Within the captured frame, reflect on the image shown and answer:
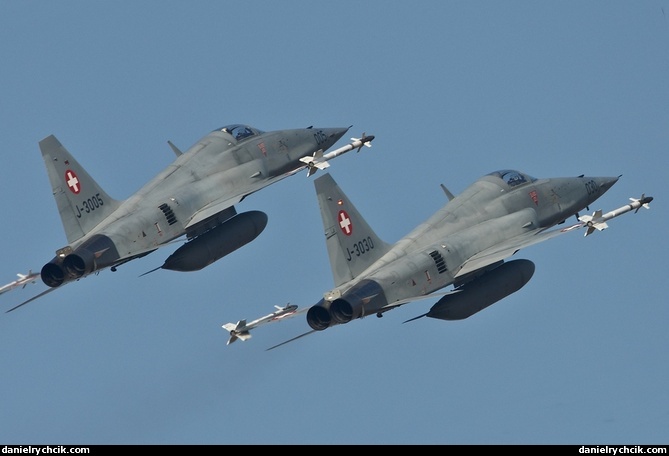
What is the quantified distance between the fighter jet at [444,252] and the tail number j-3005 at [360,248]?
33mm

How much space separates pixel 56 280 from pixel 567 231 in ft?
56.7

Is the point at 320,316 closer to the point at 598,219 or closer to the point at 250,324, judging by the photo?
the point at 250,324

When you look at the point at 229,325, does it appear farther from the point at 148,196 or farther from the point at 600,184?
the point at 600,184

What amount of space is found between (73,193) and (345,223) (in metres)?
10.5

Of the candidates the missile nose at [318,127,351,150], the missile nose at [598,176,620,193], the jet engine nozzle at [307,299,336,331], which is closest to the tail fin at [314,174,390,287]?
the jet engine nozzle at [307,299,336,331]

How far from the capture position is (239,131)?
107438mm

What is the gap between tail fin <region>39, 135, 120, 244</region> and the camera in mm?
100875

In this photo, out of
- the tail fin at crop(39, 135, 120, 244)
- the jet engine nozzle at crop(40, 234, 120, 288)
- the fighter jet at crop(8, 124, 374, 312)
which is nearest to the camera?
the jet engine nozzle at crop(40, 234, 120, 288)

+ + + + + + +

◆ EXERCISE: Update the data above by replacing every instance of "tail fin" with "vertical stabilizer", leaving everything else as it is, and omit the pictures from your answer.

◆ THE RESPONSE:
Within the captured frame, reflect on the image shown and answer:
What is the quantified distance between the fighter jet at [444,252] and the tail number j-3005 at [360,248]?
33mm

How much space separates pixel 56 280 from pixel 567 231 in ft?
56.7

Is the point at 320,316 closer to the point at 598,219 or closer to the point at 250,324, judging by the photo?
the point at 250,324

When you look at the point at 229,325, does it appear farther from the point at 148,196 or farther from the point at 600,184?
the point at 600,184

What amount of space is found between (73,193) and (345,223) (in metres)?
10.5

Of the candidates the missile nose at [318,127,351,150], the missile nose at [598,176,620,193], the jet engine nozzle at [307,299,336,331], which is closest to the vertical stabilizer at [314,174,390,287]?
the jet engine nozzle at [307,299,336,331]

How far from the capture position is (239,131)?
107438mm

What is the gap between vertical stabilizer <region>39, 135, 120, 244</region> and the camera in mm?
100875

In this photo, out of
- the vertical stabilizer at crop(39, 135, 120, 244)
- the jet engine nozzle at crop(40, 234, 120, 288)
- the fighter jet at crop(8, 124, 374, 312)
which is nearest to the camera?
the jet engine nozzle at crop(40, 234, 120, 288)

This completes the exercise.